Kale and Kubeflow within vSphere – the vSphere-extension

Time flies by, each post takes a bit of time, but here we are! Another part of our series, were the final goal is to show how to utilize Kale in the current Kubeflow version of 1.1! What is all the fuzz about? Get an overview in the latest blogpost!

What to expect

Expect to do some work by yourself! Unfortunately, we’ve not enough time to guide you through each of the steps step by step! Rather, this post is more or less an explanation of the vSphere-extension we’ve already built. The installation guide is found at the end of the post.

We will apply our first Admission Controller written in Java with Quarkus. I’m happy, you’re still with me!

  1. Problems
  2. Solutions
  3. What is an admission controller?
  4. Implementation

1) The problems (PSP)

Yes, it’s correct, we’ve got two problems, which we’ll fix one by one. The first one is an improvement of an already posted solution here.
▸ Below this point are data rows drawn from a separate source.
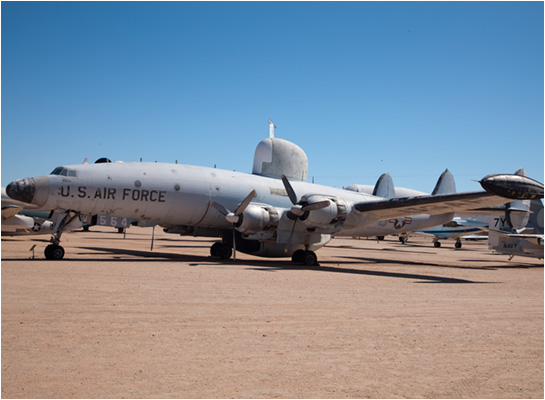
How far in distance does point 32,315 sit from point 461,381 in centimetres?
633

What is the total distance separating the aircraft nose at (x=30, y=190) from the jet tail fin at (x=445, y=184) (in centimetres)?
1901

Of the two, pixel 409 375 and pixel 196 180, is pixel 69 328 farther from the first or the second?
pixel 196 180

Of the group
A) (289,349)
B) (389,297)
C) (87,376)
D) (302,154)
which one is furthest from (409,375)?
(302,154)

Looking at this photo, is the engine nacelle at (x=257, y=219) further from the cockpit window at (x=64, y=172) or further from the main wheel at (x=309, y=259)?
the cockpit window at (x=64, y=172)

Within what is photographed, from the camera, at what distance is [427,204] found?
20.6 meters

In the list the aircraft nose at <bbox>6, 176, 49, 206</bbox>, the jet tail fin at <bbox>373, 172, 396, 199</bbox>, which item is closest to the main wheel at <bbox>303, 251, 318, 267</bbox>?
the jet tail fin at <bbox>373, 172, 396, 199</bbox>

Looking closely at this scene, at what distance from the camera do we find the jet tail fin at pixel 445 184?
2791cm

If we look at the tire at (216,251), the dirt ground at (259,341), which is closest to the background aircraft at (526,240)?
the tire at (216,251)

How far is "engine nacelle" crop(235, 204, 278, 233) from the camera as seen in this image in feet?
65.5

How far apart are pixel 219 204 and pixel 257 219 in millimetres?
2226

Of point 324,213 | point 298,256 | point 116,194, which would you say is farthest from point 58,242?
point 324,213

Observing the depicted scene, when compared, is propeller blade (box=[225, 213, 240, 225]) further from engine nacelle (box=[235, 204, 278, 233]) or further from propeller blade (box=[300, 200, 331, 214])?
propeller blade (box=[300, 200, 331, 214])

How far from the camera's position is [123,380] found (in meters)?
5.37

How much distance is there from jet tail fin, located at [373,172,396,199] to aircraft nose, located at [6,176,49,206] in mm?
16587
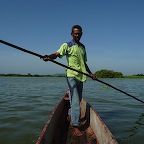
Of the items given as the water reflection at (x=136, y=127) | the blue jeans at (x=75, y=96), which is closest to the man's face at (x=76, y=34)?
the blue jeans at (x=75, y=96)

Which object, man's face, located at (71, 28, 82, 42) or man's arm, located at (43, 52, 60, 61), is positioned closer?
man's arm, located at (43, 52, 60, 61)

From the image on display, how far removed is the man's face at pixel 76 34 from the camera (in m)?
5.88

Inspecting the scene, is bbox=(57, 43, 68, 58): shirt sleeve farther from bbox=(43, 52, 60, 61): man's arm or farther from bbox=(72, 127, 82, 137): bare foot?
bbox=(72, 127, 82, 137): bare foot

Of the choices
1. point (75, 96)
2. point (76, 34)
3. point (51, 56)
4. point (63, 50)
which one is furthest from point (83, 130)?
point (76, 34)

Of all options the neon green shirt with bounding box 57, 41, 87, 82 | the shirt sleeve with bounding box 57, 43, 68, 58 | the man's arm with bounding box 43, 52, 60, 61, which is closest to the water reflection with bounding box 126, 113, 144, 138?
the neon green shirt with bounding box 57, 41, 87, 82

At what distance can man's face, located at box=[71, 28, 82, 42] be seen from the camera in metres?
5.88

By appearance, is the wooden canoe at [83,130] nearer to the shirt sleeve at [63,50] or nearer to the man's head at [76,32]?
the shirt sleeve at [63,50]

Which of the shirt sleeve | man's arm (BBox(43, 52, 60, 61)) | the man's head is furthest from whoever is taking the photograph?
the man's head

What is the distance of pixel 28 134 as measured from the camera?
762cm

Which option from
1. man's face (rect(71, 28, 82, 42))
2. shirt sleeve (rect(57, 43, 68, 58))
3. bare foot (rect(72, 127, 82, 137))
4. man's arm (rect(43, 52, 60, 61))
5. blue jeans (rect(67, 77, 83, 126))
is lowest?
bare foot (rect(72, 127, 82, 137))

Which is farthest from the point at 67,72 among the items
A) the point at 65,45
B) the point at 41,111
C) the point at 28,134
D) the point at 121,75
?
the point at 121,75

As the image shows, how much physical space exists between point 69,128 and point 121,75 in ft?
255

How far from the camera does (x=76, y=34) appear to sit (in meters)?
5.93

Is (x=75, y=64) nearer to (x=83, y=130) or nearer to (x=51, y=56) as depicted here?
(x=51, y=56)
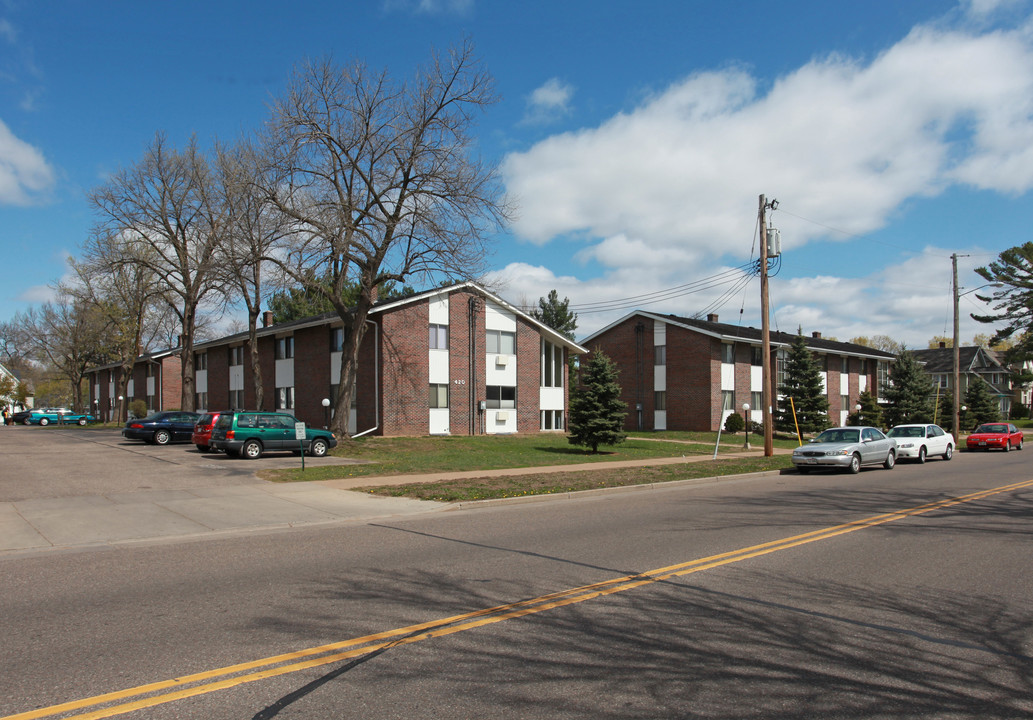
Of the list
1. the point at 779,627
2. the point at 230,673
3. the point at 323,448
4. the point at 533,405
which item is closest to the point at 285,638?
the point at 230,673

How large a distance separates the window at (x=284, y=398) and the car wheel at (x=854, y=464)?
30.0 m

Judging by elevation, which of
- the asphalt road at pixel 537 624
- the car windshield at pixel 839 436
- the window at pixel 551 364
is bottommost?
the asphalt road at pixel 537 624

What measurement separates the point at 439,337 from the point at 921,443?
2091 cm

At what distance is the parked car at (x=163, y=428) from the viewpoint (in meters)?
32.0

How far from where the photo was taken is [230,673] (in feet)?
15.8

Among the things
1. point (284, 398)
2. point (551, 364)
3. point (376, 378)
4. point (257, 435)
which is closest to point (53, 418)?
point (284, 398)

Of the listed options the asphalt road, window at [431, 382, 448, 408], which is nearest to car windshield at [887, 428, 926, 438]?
the asphalt road

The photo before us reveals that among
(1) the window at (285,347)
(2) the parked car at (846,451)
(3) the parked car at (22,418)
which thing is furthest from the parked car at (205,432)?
(3) the parked car at (22,418)

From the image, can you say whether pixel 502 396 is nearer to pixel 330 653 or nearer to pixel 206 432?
pixel 206 432

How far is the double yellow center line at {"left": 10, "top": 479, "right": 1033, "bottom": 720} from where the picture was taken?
4324 millimetres

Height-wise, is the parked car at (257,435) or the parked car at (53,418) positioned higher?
the parked car at (257,435)

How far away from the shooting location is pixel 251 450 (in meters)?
23.9

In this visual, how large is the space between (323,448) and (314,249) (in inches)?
299

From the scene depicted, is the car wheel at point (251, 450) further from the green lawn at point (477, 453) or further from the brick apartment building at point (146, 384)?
the brick apartment building at point (146, 384)
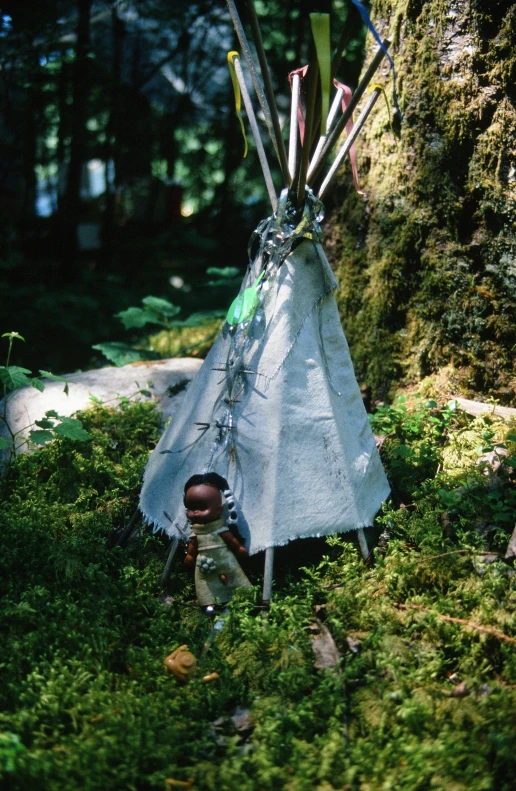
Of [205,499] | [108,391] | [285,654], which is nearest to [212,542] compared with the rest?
[205,499]


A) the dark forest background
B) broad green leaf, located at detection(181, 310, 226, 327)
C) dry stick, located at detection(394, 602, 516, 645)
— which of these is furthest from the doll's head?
the dark forest background

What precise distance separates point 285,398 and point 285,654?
1108 millimetres

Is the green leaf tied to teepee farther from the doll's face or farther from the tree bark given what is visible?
the tree bark

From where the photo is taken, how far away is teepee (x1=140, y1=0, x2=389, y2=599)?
2.93 m

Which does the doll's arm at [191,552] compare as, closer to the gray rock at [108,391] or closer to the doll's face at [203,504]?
the doll's face at [203,504]

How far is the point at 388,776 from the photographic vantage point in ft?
6.60

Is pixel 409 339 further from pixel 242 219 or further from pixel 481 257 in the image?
pixel 242 219

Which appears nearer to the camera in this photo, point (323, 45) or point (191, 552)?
point (323, 45)

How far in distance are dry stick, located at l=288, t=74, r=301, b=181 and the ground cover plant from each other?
5.42ft

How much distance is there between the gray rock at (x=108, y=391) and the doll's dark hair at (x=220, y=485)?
1.68m

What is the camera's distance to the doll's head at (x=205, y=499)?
282cm

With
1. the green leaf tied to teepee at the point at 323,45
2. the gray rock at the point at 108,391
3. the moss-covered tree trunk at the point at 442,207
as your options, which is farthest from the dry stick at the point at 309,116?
the gray rock at the point at 108,391

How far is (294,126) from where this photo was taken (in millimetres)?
3197

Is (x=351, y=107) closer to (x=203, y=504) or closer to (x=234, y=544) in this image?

A brief overview: TKG has pod security policies (PSPs) activated. This is used for improving security. For example, a service account in the default namespace can’t create pods when no PSP is attached to this service account. A rolebinding is necessary, to overcome this issue. Kubeflow ties user accounts to namespaces for multi-tenancy.

Who creates new PSPs for new namespaces or service accounts?

2) The solution (PSP)

Our first solution was to ask the AD which accounts exist (and therefore could log in). Each account was tied to a namespace and a profile. This process would’ve been run periodically.

The current solution:

It’s not just possible to list each resource, it’s also possible to watch a resource. Unfortunately, the profile gets created first, and then the namespace is created.
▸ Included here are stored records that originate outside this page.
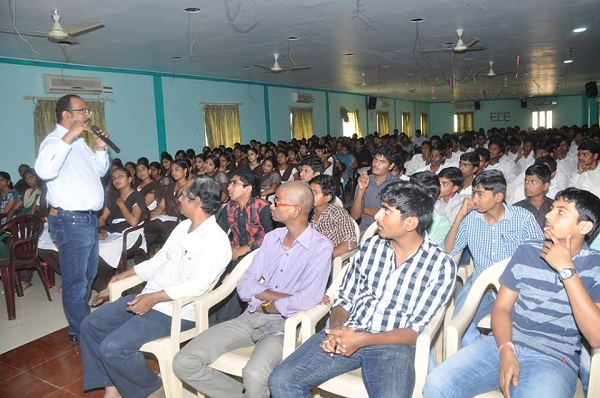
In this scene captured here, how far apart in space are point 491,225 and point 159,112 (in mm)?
8105

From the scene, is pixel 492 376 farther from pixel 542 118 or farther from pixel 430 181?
pixel 542 118

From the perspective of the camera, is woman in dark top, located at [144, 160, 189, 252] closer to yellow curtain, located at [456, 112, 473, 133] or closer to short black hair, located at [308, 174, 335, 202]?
short black hair, located at [308, 174, 335, 202]

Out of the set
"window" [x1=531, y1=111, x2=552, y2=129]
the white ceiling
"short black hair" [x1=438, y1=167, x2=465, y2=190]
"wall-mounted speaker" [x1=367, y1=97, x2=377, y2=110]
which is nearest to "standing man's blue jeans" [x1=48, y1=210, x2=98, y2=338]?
"short black hair" [x1=438, y1=167, x2=465, y2=190]

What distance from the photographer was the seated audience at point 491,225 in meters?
2.50

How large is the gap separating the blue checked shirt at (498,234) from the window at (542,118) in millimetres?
23181

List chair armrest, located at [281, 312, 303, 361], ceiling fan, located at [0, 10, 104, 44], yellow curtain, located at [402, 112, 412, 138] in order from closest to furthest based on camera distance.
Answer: chair armrest, located at [281, 312, 303, 361]
ceiling fan, located at [0, 10, 104, 44]
yellow curtain, located at [402, 112, 412, 138]

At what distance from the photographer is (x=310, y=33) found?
628cm

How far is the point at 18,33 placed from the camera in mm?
5297

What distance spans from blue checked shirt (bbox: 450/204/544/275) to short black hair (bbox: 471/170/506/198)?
0.39 feet

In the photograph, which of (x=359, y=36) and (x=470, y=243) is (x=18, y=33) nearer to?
(x=359, y=36)

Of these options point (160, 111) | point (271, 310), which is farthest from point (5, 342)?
point (160, 111)

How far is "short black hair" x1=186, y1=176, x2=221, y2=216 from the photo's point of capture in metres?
2.48

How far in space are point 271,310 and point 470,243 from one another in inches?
46.4

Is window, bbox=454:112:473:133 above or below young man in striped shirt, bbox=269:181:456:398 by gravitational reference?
above
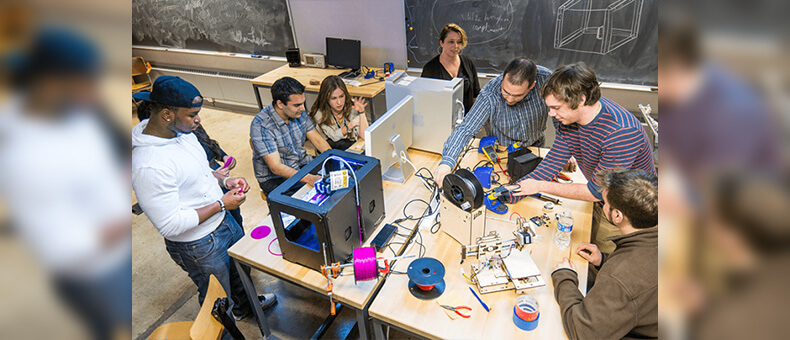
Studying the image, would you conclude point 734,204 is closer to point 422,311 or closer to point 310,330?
point 422,311

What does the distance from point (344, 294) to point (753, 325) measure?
1.64 metres

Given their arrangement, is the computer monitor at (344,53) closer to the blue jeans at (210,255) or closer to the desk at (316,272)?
the desk at (316,272)

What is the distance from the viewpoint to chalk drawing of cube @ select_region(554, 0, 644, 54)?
127 inches

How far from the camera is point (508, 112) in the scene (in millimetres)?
2463

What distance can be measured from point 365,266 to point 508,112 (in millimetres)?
1334

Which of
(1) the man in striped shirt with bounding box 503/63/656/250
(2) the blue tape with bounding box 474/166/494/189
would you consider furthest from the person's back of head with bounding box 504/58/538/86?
(2) the blue tape with bounding box 474/166/494/189

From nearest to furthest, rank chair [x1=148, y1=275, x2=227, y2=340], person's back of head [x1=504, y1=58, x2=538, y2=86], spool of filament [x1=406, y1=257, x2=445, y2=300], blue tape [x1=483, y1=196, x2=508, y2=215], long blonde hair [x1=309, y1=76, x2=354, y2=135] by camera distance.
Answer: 1. chair [x1=148, y1=275, x2=227, y2=340]
2. spool of filament [x1=406, y1=257, x2=445, y2=300]
3. blue tape [x1=483, y1=196, x2=508, y2=215]
4. person's back of head [x1=504, y1=58, x2=538, y2=86]
5. long blonde hair [x1=309, y1=76, x2=354, y2=135]

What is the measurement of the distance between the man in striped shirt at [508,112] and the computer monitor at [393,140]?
0.72 feet

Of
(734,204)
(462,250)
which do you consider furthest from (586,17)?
(734,204)

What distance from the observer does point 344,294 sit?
5.58 feet

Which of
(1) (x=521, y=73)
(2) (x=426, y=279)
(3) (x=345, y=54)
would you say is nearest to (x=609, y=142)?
(1) (x=521, y=73)

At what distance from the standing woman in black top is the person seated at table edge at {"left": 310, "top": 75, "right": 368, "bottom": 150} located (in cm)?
66

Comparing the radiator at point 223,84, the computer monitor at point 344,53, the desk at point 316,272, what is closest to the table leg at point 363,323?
the desk at point 316,272

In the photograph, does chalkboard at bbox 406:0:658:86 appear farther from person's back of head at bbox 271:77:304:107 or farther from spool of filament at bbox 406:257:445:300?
spool of filament at bbox 406:257:445:300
We’ll watch the namespace for new creations. If a new namespace is found, check if a corresponding profile exists. Finally, check whether or not a rolebinding already exists. If the final step yields false, we’ll create a new rolebinding.

It’s not necessary to clean up, because if a namespace is deleted, all corresponding resources are deleted.
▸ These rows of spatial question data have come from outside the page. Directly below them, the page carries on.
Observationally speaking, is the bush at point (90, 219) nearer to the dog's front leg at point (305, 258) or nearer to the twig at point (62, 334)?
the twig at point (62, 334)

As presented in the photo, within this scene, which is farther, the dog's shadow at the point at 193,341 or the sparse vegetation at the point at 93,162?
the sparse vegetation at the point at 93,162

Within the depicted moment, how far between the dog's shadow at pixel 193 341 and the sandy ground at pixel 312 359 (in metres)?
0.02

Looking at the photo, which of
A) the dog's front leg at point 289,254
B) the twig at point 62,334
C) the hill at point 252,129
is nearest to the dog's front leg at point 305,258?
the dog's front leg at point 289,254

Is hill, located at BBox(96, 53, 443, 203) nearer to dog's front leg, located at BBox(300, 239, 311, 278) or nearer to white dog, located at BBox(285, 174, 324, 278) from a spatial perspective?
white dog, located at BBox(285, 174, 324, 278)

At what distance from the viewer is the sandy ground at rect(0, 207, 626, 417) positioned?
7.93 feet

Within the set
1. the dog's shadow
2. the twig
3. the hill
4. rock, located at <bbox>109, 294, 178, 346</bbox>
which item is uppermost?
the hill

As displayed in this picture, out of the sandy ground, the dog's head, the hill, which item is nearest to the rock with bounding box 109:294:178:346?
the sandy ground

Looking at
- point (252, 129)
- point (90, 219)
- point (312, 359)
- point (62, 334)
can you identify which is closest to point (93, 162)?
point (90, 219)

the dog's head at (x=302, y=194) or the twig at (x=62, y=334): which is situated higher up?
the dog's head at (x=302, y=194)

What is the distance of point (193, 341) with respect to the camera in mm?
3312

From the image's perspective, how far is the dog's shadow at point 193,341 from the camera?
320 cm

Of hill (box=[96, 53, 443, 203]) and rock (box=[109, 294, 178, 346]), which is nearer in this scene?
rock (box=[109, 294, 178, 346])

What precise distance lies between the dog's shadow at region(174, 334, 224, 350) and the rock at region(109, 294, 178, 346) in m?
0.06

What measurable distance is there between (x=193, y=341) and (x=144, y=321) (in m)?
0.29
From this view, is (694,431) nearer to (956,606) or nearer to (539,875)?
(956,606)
1) The problem (persistent volume claims (PVCs))

Kubeflow, or rather Kale, utilizes read write many (RWM) PVCs. Some research has shown, it’s not yet possible to utilize them in a TKG cluster within vSphere with Kubernetes by vSphere itself.

2) The solution (PVC)

It’s still possible to define new storage classes. Therefore, it’s possible to

  1. change the default storage class or
  2. change the storage class for read write many PVCs

1) Changing the default storage class is not possible. The CSI of TKG overwrites this periodically, because we’ve declared another storage class as desired state within the supervisor cluster (in the TanzuKubernetesCluster resource).

2) We can change the utilized storage class at all the places, where it’s utilized… But what happens, when it’s in a place, where we can’t access the source code? We need a more sophisticated way. Intercept each created PVC, and exchange the storage class, if necessary. This is a use-case for an admission controller.

3) What is an admission controller?

A call against the kube-apiserver must pass some controllers.

 
how to authenticate

three phases of a kube-apiserver call (kubernetes.io, https://kubernetes.io/docs/concepts/security/controlling-access/, 05.11.2020)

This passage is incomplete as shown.